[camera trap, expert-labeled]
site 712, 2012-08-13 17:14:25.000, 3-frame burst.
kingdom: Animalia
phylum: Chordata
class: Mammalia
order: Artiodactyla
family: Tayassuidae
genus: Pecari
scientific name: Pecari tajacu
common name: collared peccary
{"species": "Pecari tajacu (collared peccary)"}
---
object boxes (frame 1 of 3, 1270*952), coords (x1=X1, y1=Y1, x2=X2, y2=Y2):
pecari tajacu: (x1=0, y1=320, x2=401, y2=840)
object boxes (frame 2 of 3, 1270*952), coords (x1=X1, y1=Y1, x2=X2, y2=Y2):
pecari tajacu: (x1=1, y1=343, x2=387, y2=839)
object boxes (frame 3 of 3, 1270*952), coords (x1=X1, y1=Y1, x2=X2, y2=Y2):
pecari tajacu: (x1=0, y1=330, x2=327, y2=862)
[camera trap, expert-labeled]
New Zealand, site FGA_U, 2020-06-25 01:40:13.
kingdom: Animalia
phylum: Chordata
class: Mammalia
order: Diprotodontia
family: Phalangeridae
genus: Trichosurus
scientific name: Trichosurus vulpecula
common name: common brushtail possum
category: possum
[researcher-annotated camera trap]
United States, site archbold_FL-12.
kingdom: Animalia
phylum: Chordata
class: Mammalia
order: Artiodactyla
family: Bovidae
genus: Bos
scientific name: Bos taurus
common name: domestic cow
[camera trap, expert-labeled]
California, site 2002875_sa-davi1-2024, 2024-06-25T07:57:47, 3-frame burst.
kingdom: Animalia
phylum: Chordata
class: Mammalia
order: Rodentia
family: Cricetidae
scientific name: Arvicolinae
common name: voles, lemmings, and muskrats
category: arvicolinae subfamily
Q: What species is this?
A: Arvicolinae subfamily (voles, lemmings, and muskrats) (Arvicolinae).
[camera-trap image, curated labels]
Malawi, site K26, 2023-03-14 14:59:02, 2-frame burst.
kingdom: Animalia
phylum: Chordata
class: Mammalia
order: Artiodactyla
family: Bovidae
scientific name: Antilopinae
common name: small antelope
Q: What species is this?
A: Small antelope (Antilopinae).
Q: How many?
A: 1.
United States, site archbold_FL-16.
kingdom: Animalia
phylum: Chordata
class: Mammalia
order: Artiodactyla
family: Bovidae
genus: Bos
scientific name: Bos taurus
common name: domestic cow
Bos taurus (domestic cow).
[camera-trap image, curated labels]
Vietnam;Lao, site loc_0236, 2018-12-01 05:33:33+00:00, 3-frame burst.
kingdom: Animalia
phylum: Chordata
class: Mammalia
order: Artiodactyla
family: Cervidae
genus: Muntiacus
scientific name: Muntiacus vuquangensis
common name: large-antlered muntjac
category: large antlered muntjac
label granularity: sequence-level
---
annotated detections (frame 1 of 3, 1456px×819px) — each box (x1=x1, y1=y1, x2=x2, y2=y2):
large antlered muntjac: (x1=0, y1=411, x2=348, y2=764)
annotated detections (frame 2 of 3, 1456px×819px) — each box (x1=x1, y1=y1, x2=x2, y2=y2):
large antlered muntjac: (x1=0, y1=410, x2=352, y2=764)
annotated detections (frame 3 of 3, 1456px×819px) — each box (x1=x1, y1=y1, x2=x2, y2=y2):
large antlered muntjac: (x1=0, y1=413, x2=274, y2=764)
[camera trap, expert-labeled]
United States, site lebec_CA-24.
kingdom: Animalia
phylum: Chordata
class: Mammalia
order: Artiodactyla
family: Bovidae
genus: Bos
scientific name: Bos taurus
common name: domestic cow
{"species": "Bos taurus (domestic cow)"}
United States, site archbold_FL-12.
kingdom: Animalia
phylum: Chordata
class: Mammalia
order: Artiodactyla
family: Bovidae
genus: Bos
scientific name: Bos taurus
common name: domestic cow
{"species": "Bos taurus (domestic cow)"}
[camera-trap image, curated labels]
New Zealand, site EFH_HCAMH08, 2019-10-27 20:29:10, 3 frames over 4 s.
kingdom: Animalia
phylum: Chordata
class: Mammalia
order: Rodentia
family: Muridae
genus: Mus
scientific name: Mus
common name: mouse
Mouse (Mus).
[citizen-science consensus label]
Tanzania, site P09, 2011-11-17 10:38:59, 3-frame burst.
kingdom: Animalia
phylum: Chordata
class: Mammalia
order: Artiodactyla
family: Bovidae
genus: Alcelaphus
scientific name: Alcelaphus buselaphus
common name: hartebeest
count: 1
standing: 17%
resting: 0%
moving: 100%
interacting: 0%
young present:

> **What is needed**:
Your answer should be the data above, retyped in full and unaltered.

> **Answer for this exercise**:
[camera trap, expert-labeled]
site 712, 2012-08-13 17:14:25.000, 3-frame burst.
kingdom: Animalia
phylum: Chordata
class: Mammalia
order: Artiodactyla
family: Tayassuidae
genus: Pecari
scientific name: Pecari tajacu
common name: collared peccary
{"species": "Pecari tajacu (collared peccary)"}
---
object boxes (frame 1 of 3, 1270*952), coords (x1=X1, y1=Y1, x2=X2, y2=Y2):
pecari tajacu: (x1=0, y1=320, x2=401, y2=840)
object boxes (frame 2 of 3, 1270*952), coords (x1=X1, y1=Y1, x2=X2, y2=Y2):
pecari tajacu: (x1=1, y1=343, x2=387, y2=839)
object boxes (frame 3 of 3, 1270*952), coords (x1=X1, y1=Y1, x2=X2, y2=Y2):
pecari tajacu: (x1=0, y1=330, x2=327, y2=862)
[camera trap, expert-labeled]
New Zealand, site FGA_U, 2020-06-25 01:40:13.
kingdom: Animalia
phylum: Chordata
class: Mammalia
order: Diprotodontia
family: Phalangeridae
genus: Trichosurus
scientific name: Trichosurus vulpecula
common name: common brushtail possum
category: possum
[researcher-annotated camera trap]
United States, site archbold_FL-12.
kingdom: Animalia
phylum: Chordata
class: Mammalia
order: Artiodactyla
family: Bovidae
genus: Bos
scientific name: Bos taurus
common name: domestic cow
[camera trap, expert-labeled]
California, site 2002875_sa-davi1-2024, 2024-06-25T07:57:47, 3-frame burst.
kingdom: Animalia
phylum: Chordata
class: Mammalia
order: Rodentia
family: Cricetidae
scientific name: Arvicolinae
common name: voles, lemmings, and muskrats
category: arvicolinae subfamily
Q: What species is this?
A: Arvicolinae subfamily (voles, lemmings, and muskrats) (Arvicolinae).
[camera-trap image, curated labels]
Malawi, site K26, 2023-03-14 14:59:02, 2-frame burst.
kingdom: Animalia
phylum: Chordata
class: Mammalia
order: Artiodactyla
family: Bovidae
scientific name: Antilopinae
common name: small antelope
Q: What species is this?
A: Small antelope (Antilopinae).
Q: How many?
A: 1.
United States, site archbold_FL-16.
kingdom: Animalia
phylum: Chordata
class: Mammalia
order: Artiodactyla
family: Bovidae
genus: Bos
scientific name: Bos taurus
common name: domestic cow
Bos taurus (domestic cow).
[camera-trap image, curated labels]
Vietnam;Lao, site loc_0236, 2018-12-01 05:33:33+00:00, 3-frame burst.
kingdom: Animalia
phylum: Chordata
class: Mammalia
order: Artiodactyla
family: Cervidae
genus: Muntiacus
scientific name: Muntiacus vuquangensis
common name: large-antlered muntjac
category: large antlered muntjac
label granularity: sequence-level
---
annotated detections (frame 1 of 3, 1456px×819px) — each box (x1=x1, y1=y1, x2=x2, y2=y2):
large antlered muntjac: (x1=0, y1=411, x2=348, y2=764)
annotated detections (frame 2 of 3, 1456px×819px) — each box (x1=x1, y1=y1, x2=x2, y2=y2):
large antlered muntjac: (x1=0, y1=410, x2=352, y2=764)
annotated detections (frame 3 of 3, 1456px×819px) — each box (x1=x1, y1=y1, x2=x2, y2=y2):
large antlered muntjac: (x1=0, y1=413, x2=274, y2=764)
[camera trap, expert-labeled]
United States, site lebec_CA-24.
kingdom: Animalia
phylum: Chordata
class: Mammalia
order: Artiodactyla
family: Bovidae
genus: Bos
scientific name: Bos taurus
common name: domestic cow
{"species": "Bos taurus (domestic cow)"}
United States, site archbold_FL-12.
kingdom: Animalia
phylum: Chordata
class: Mammalia
order: Artiodactyla
family: Bovidae
genus: Bos
scientific name: Bos taurus
common name: domestic cow
{"species": "Bos taurus (domestic cow)"}
[camera-trap image, curated labels]
New Zealand, site EFH_HCAMH08, 2019-10-27 20:29:10, 3 frames over 4 s.
kingdom: Animalia
phylum: Chordata
class: Mammalia
order: Rodentia
family: Muridae
genus: Mus
scientific name: Mus
common name: mouse
Mouse (Mus).
[citizen-science consensus label]
Tanzania, site P09, 2011-11-17 10:38:59, 3-frame burst.
kingdom: Animalia
phylum: Chordata
class: Mammalia
order: Artiodactyla
family: Bovidae
genus: Alcelaphus
scientific name: Alcelaphus buselaphus
common name: hartebeest
count: 1
standing: 17%
resting: 0%
moving: 100%
interacting: 0%
young present:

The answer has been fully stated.